George Charlton

Personal information
- Full name: George Charlton
- Position(s): Outside right

Senior career*
- Years: Team / Apps / (Gls)
- 1933–1934: Darlington / 6 / (1)
- 1934–19??: Shildon

= George Charlton =

English footballer

George Charlton (active 1930s) was an English amateur footballer who played as an outside right in the Football League for Darlington and in non-league football for Shildon.

Charlton made his Darlington debut in a 6–2 Third Division North defeat away to local rivals Hartlepools United on 23 September 1933, and did not appear again until the return fixture in February 1934, when the "local product" filled the vacancy left by the transfer of Harry Brown to Chesterfield.
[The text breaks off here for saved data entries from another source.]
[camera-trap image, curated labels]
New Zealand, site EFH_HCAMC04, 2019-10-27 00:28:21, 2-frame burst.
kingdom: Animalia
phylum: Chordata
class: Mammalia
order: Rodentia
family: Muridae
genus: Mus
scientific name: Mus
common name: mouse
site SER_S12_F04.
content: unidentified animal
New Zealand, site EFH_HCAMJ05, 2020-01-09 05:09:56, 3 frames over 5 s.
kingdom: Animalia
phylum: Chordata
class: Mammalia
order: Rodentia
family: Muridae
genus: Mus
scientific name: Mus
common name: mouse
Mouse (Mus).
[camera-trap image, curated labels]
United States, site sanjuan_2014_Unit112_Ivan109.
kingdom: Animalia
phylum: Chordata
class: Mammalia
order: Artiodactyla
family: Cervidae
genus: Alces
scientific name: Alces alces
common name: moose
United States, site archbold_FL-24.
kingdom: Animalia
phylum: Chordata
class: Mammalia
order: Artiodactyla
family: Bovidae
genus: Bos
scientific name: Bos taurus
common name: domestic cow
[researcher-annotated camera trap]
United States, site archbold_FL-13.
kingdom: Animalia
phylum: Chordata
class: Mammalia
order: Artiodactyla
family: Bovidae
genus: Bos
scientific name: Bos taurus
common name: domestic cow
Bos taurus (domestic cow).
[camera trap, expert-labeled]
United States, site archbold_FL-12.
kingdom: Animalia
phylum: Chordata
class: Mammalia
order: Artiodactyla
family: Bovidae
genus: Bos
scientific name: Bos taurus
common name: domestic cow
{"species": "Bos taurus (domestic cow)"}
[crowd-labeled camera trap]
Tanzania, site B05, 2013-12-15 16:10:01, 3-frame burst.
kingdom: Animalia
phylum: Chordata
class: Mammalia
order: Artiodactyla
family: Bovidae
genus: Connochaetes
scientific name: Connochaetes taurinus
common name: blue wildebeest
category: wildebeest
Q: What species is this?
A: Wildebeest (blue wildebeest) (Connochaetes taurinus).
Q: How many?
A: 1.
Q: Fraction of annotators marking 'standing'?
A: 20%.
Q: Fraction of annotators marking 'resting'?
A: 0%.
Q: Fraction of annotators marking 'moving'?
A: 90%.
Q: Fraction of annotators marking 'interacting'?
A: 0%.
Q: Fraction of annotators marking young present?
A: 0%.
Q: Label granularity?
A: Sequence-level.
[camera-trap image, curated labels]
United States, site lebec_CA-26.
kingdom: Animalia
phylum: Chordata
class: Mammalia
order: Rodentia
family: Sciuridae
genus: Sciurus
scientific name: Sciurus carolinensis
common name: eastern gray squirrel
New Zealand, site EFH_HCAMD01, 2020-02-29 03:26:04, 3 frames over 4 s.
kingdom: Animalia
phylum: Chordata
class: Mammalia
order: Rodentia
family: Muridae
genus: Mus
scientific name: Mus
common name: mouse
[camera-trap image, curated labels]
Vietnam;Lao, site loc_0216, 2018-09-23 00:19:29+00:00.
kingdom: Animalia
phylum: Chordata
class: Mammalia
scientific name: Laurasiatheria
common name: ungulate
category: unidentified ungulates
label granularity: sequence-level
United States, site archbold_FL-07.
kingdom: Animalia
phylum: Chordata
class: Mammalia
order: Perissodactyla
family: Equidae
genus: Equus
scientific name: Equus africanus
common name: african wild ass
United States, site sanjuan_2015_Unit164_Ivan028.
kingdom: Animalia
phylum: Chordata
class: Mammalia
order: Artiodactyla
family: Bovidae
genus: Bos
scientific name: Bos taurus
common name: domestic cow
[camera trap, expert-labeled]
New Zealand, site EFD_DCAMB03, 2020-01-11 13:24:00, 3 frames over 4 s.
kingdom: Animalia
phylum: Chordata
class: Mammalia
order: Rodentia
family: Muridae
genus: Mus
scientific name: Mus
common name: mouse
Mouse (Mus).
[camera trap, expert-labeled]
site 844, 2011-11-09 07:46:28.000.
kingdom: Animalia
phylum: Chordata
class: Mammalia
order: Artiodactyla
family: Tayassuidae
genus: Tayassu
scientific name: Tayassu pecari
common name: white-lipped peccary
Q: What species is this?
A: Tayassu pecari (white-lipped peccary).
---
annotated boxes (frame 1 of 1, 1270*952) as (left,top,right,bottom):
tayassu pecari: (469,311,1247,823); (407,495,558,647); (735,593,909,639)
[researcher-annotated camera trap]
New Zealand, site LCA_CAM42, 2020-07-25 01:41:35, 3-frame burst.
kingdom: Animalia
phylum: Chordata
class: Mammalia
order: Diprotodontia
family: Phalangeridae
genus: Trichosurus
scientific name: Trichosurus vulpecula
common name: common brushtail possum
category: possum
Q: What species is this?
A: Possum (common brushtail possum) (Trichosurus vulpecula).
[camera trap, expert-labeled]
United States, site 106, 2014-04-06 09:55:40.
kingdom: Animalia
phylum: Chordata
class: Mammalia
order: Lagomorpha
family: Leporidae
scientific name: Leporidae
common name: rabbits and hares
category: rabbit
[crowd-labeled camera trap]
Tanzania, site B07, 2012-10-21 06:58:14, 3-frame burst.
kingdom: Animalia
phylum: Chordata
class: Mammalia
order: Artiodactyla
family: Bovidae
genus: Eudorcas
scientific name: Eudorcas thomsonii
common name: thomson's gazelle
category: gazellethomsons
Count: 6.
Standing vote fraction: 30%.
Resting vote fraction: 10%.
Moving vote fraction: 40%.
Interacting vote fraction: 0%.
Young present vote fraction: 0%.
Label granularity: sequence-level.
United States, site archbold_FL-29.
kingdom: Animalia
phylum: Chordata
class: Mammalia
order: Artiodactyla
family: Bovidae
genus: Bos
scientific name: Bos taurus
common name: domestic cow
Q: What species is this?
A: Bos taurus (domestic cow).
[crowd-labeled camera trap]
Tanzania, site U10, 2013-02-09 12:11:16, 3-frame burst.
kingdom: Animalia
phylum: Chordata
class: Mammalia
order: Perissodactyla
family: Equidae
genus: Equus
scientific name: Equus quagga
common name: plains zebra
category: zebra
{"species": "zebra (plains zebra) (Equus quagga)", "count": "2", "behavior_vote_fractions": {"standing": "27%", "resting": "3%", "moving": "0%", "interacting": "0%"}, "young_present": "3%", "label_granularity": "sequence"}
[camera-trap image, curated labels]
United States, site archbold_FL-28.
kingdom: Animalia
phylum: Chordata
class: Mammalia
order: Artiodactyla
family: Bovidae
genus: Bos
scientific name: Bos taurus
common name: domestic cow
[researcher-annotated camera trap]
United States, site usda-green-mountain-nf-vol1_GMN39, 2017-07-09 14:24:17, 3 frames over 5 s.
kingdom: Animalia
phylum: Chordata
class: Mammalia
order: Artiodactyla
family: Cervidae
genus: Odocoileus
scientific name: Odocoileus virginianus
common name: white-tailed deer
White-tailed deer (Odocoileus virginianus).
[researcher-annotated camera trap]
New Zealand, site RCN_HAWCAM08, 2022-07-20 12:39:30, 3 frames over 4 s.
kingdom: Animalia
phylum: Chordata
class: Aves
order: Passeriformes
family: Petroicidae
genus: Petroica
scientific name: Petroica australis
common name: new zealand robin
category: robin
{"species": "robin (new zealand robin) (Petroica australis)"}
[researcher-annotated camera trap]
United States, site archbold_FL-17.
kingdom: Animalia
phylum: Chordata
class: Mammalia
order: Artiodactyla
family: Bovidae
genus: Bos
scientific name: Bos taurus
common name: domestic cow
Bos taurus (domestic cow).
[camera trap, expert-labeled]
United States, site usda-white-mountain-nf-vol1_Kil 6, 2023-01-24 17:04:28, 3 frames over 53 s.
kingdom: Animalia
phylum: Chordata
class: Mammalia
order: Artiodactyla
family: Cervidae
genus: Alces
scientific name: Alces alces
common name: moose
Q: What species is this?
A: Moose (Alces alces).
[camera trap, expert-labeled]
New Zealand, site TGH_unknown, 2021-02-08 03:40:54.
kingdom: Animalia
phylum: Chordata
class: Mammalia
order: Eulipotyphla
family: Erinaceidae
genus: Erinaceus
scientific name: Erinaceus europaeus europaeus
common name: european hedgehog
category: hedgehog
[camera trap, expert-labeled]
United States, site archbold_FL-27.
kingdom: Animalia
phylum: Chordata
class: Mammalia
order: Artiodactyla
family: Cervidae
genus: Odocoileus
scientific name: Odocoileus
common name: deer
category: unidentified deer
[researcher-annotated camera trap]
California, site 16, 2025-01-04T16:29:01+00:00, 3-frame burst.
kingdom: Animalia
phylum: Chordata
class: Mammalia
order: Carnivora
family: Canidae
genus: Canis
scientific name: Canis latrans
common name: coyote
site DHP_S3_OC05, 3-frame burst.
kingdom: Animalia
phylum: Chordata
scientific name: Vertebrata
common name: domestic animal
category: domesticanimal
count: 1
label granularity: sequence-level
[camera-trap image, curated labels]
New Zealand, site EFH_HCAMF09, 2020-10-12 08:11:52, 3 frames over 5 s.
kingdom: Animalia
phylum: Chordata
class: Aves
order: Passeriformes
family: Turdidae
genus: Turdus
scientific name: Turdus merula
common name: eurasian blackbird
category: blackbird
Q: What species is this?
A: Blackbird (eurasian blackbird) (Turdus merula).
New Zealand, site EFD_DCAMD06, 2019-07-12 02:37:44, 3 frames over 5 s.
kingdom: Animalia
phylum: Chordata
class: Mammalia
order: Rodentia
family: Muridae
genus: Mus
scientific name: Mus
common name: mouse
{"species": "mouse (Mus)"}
This time, he played what the Yorkshire Post described as a "very satisfactory game", scored as his team won 5–3, and played in four of the next five league matches before losing his place to Billy Eden. He moved on to Shildon. In his first season, he scored the winning goal in the Northern League Challenge Cup final, and was a regular in the team that won the 1934–35 Northern League title and reached the first round proper of the FA Cup. He helped Shildon win the title in each of the next two seasons, and was still with the club in 1939.

Charlton also played cricket as a batsman for Darlington Railway Athletic.